▽

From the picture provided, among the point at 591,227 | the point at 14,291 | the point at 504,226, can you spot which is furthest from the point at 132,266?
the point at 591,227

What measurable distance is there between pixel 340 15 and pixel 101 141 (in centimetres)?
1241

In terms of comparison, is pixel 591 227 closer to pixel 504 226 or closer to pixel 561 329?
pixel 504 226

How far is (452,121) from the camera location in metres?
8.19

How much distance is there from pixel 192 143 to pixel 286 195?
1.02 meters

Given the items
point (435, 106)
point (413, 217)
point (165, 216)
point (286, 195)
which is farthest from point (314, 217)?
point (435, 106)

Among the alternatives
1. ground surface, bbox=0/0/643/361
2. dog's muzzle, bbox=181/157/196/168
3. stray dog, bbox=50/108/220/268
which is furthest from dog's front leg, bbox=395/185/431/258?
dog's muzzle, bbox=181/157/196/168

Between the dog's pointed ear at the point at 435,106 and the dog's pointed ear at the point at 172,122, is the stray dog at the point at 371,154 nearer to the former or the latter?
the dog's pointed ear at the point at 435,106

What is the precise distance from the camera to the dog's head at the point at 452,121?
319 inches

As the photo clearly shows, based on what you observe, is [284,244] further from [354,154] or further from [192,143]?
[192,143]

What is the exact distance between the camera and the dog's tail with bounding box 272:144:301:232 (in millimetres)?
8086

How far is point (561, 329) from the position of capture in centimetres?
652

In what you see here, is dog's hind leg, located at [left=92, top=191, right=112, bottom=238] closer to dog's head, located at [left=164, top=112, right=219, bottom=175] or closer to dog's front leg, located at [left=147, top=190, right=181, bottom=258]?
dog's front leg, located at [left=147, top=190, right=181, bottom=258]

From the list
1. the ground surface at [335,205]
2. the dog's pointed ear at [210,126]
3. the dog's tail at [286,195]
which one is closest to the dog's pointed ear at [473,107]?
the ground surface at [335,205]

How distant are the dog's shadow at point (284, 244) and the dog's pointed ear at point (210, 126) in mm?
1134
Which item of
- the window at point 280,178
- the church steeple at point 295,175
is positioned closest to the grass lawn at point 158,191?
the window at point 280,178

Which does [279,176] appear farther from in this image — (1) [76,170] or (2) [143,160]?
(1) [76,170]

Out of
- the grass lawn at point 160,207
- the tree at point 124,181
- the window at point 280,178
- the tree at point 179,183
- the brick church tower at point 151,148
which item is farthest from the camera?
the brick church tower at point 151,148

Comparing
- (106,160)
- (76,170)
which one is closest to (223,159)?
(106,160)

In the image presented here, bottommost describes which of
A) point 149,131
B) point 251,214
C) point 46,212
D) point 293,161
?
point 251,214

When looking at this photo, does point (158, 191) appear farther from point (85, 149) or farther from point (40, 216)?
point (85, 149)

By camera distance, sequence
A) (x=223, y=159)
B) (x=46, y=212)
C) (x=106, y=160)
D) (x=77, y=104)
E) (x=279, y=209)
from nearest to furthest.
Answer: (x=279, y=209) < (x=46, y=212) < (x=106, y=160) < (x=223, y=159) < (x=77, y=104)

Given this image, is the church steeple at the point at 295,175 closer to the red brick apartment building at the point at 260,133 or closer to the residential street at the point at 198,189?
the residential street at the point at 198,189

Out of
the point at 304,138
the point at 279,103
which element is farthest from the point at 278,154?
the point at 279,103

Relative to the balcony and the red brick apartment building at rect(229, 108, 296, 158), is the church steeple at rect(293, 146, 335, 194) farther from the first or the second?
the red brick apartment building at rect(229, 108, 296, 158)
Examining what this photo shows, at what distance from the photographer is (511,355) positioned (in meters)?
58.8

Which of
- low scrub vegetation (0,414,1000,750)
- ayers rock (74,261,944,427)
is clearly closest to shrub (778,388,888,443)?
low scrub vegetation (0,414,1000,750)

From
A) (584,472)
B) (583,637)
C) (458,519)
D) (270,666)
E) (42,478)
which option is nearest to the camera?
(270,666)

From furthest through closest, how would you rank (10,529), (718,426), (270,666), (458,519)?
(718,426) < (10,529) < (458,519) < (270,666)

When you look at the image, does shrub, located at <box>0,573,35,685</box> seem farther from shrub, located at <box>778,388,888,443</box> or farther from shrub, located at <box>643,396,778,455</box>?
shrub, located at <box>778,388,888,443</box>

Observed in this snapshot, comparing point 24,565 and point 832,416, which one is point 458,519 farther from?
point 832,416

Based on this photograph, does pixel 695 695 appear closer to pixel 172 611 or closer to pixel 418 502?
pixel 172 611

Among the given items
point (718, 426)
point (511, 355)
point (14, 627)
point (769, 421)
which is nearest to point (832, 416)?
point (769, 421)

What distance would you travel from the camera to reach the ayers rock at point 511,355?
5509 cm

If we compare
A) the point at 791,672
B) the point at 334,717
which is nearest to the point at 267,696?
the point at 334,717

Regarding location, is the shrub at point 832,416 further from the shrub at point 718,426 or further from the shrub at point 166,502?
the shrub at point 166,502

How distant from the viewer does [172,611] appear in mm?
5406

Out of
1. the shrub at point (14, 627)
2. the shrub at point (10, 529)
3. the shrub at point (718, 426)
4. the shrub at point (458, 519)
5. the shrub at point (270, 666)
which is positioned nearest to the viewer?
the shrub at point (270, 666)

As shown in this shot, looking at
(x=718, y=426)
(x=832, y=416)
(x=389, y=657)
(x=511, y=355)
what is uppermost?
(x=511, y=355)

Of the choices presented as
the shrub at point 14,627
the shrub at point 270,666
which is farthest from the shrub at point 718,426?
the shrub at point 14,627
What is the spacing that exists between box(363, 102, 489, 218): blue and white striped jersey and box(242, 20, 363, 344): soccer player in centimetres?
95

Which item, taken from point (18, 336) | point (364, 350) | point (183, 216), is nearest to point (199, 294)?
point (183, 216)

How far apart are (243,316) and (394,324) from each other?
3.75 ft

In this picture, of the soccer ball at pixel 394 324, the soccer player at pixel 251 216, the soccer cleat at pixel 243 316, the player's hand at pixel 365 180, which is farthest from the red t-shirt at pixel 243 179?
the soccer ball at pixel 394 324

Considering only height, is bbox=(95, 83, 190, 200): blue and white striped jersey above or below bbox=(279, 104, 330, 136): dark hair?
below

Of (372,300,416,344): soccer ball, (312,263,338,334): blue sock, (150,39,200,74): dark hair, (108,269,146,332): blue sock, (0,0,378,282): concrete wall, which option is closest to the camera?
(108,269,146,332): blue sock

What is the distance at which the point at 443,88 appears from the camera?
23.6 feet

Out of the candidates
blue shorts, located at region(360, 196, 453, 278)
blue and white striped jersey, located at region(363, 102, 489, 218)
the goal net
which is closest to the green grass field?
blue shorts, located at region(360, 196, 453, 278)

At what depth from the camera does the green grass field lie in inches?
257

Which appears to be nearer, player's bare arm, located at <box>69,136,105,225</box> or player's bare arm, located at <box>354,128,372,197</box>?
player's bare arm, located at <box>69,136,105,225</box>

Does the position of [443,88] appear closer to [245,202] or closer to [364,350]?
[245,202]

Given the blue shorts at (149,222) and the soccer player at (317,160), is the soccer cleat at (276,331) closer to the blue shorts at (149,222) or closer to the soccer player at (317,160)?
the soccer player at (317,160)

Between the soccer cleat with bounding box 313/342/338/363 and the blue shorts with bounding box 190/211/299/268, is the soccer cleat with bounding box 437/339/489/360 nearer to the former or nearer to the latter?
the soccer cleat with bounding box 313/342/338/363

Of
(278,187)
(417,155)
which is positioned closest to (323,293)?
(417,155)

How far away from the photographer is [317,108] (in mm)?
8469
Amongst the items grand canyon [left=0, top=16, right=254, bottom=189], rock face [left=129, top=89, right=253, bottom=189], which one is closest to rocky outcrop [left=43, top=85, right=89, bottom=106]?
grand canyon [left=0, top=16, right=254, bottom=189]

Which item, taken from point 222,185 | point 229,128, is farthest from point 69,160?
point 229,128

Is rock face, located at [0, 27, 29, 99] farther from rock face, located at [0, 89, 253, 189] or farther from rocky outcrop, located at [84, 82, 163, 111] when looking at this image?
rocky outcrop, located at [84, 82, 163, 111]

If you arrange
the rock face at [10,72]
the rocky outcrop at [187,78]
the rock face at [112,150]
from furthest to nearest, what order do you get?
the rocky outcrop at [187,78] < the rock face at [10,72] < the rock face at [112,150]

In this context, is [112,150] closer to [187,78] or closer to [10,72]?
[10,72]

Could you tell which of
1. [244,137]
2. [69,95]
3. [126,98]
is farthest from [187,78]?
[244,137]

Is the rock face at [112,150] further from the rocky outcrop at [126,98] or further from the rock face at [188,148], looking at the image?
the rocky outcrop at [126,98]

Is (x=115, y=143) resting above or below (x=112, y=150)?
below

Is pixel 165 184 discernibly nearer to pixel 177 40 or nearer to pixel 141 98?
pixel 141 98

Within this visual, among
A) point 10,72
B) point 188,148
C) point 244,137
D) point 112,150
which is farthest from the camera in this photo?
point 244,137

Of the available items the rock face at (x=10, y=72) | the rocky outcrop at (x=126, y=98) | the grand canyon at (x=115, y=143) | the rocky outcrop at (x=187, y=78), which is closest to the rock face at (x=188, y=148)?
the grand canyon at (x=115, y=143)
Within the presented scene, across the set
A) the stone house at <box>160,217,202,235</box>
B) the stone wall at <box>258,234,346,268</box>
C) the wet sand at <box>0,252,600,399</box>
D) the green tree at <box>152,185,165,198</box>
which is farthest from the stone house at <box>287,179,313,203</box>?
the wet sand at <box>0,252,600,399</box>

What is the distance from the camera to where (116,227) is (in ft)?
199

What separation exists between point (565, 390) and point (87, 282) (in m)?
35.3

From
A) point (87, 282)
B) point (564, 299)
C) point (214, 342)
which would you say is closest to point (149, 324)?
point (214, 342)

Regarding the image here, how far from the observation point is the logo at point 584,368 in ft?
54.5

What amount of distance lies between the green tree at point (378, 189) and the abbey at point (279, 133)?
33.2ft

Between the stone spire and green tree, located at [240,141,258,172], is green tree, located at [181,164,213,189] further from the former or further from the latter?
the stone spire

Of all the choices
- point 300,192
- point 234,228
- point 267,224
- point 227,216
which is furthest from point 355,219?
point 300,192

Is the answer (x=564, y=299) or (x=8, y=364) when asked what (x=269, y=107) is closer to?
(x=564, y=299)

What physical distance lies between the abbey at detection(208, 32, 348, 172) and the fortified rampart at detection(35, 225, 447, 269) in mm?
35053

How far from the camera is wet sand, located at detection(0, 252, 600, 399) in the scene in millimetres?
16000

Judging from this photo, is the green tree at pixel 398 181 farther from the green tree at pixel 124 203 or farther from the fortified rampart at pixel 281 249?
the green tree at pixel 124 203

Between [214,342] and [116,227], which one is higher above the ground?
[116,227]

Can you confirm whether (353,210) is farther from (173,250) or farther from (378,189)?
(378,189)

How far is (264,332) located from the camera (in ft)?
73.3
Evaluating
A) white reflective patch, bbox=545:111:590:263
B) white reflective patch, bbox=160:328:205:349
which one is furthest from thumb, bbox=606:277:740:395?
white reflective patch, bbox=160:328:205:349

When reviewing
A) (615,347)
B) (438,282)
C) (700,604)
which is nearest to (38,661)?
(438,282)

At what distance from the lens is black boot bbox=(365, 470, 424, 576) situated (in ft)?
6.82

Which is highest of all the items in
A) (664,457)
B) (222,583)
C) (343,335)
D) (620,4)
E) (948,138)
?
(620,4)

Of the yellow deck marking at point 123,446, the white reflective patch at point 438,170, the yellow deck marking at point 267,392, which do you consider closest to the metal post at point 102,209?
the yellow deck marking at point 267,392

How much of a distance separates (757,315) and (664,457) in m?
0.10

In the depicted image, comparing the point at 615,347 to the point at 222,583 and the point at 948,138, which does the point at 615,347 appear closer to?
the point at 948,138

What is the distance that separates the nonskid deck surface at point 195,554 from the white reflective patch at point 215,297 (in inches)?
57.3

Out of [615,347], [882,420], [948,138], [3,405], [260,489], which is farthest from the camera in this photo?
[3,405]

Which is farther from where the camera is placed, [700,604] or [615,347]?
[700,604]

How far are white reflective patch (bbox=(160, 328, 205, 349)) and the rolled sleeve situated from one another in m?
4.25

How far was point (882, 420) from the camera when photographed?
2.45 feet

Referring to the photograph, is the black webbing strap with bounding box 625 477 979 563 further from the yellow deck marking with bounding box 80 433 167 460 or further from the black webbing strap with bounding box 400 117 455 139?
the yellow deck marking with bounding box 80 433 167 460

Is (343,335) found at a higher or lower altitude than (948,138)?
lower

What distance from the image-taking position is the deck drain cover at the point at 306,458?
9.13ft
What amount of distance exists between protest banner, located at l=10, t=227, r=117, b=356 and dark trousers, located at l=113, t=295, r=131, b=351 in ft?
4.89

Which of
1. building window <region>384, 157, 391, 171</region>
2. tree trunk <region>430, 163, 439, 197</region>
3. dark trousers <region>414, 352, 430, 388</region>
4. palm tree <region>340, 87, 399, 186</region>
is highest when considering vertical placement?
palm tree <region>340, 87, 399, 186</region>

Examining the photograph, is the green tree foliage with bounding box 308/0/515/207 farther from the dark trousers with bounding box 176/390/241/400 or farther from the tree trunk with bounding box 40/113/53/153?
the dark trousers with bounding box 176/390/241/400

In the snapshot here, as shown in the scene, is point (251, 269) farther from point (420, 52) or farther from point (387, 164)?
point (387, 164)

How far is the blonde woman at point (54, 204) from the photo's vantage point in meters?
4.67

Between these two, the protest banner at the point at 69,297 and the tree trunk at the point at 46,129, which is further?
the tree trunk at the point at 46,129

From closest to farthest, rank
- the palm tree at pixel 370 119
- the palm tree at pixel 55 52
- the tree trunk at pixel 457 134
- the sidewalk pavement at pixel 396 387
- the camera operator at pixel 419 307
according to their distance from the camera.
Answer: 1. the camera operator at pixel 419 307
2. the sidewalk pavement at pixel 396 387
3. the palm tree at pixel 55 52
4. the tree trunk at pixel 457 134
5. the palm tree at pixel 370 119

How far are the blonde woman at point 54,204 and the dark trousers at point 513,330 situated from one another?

△

■ **Exercise task**:
Everything from the line that contains "What amount of distance exists" through the end of the records must be duplicated exactly, and nothing outside that range.

■ **Response**:
What amount of distance exists between protest banner, located at l=10, t=227, r=117, b=356 and dark trousers, located at l=113, t=295, r=131, b=351 in ft?
4.89

Which of
1. building window <region>384, 157, 391, 171</region>
2. tree trunk <region>430, 163, 439, 197</region>
3. dark trousers <region>414, 352, 430, 388</region>
4. palm tree <region>340, 87, 399, 186</region>
is highest when considering vertical placement?
palm tree <region>340, 87, 399, 186</region>

Examining the photograph, is the green tree foliage with bounding box 308/0/515/207 farther from the dark trousers with bounding box 176/390/241/400 or farther from the tree trunk with bounding box 40/113/53/153?
the dark trousers with bounding box 176/390/241/400

In the snapshot here, as shown in the scene, is point (251, 269) farther from point (420, 52) or farther from point (387, 164)?
point (387, 164)

How far is the blonde woman at point (54, 204) from the photo's vantage point in meters?
4.67

Between these two, the protest banner at the point at 69,297 and the tree trunk at the point at 46,129, which is further?
the tree trunk at the point at 46,129

From closest to farthest, rank
- the palm tree at pixel 370 119
- the palm tree at pixel 55 52
- the tree trunk at pixel 457 134
- the sidewalk pavement at pixel 396 387
- the camera operator at pixel 419 307
according to their distance from the camera.
Answer: 1. the camera operator at pixel 419 307
2. the sidewalk pavement at pixel 396 387
3. the palm tree at pixel 55 52
4. the tree trunk at pixel 457 134
5. the palm tree at pixel 370 119

How far are the blonde woman at point 54,204 and the dark trousers at point 513,330 situated from one another?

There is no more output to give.